There aren’t many things that Righeimer and Leece, a Homeless Task Force member, agree on when it comes to changing the city’s direction, but providing services to homeless Costa Mesans and doing the city’s “fair share” in addressing homelessness was enough to unite them.

The vote wrapped up more than a year of work by the task force in examining policies adopted by other cities, including Laguna Beach, Ontario, Pasadena, Seattle and St. Petersburg, Fla.

Among the goals established early on was helping homeless people who last lived in Costa Mesa, or had ties or close relatives in the city. Task force members said they wanted to help those who have lived here for at least 90 days, and in a period that began no more than 24 months ago.

On the stick side of the task force’s carrot-and-stick approach are ordinances affecting parks, including permits for parking overnight and stricter parking enforcement to prevent overnight camping.

“A lot of the things we’re doing are already in place,” Muriel Ullman, the city’s neighborhood improvement manager, told the City Council in March. “It’s just a new way of doing business.”

Other ordinances include barring smoking at athletic facilities — which was introduced at the task force meetings and pushed through by the Parks and Recreation Commission last year — a sex offender ban from parks and a multifaceted legal strategy for stronger prosecution against repeat ordinance offenders.

The carrot side includes services providing alternatives to public storage and sleeping in city parks. One solution mentioned was continuing the relationship with the Crossing Church on Newport Boulevard, which maintains a storage facility for homeless Costa Mesans to leave their belongings.

Other solutions include motel vouchers for police to give out at their discretion and exploring options with the county to keep armories open beyond their winter hours.

Righeimer said the direction the city is heading toward is caring for homeless Costa Mesans without attracting other homeless from around the county.

“[The] issue is a lot of well-intentioned people … have set up a lot of nonprofits in our city, [which], as well-intended as they are, become a magnet for the whole county, not necessarily people who have a connection to Costa Mesa,” Righeimer said, adding that it’s been a long-standing issue.

“With this council, it was finally: ‘How do you help people get out of homelessness, yet not be a magnet for people outside Costa Mesa?’” he said.

The task force was created in part as a response to complaints about Lions Park, which has been called “Ground Zero” of Costa Mesa’s homelessness problem.

Throughout meetings, residents brought up concerns about taking children to the park on West 18th Street; in turn, some homeless who live in the area said they worried the city would pull the plug on resources for them.

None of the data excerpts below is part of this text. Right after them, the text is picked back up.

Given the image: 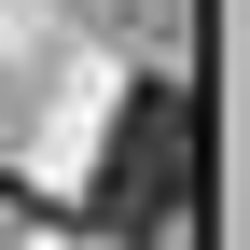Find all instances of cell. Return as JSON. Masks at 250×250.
I'll return each instance as SVG.
<instances>
[{"label":"cell","instance_id":"6da1fadb","mask_svg":"<svg viewBox=\"0 0 250 250\" xmlns=\"http://www.w3.org/2000/svg\"><path fill=\"white\" fill-rule=\"evenodd\" d=\"M181 195H195V98L153 70V83H125V111H111L98 223H111V236H167V223H181Z\"/></svg>","mask_w":250,"mask_h":250}]
</instances>
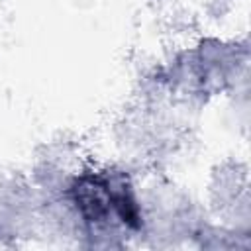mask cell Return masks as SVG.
<instances>
[{"label": "cell", "mask_w": 251, "mask_h": 251, "mask_svg": "<svg viewBox=\"0 0 251 251\" xmlns=\"http://www.w3.org/2000/svg\"><path fill=\"white\" fill-rule=\"evenodd\" d=\"M71 200L90 224L108 222L112 214L124 226L139 227L141 224L135 198L124 178H110L100 173L80 175L71 184Z\"/></svg>", "instance_id": "1"}]
</instances>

Leece said she is in the same boat as many people in the Lions Park area, and hears their concerns.

“Because I live near Lions Park and drive down 19th Street and by the library, I am acutely aware of many homeless persons in Costa Mesa who often keep our residents from enjoying some of our parks and the library,” Leece wrote in an email. “We needed a plan. It took us more than a year. Now we have a plan and will hold staff accountable for the results.”

Any action that would require money from city coffers would need the approval of the City Council first. An update of how the recommendations are being implemented is expected in September.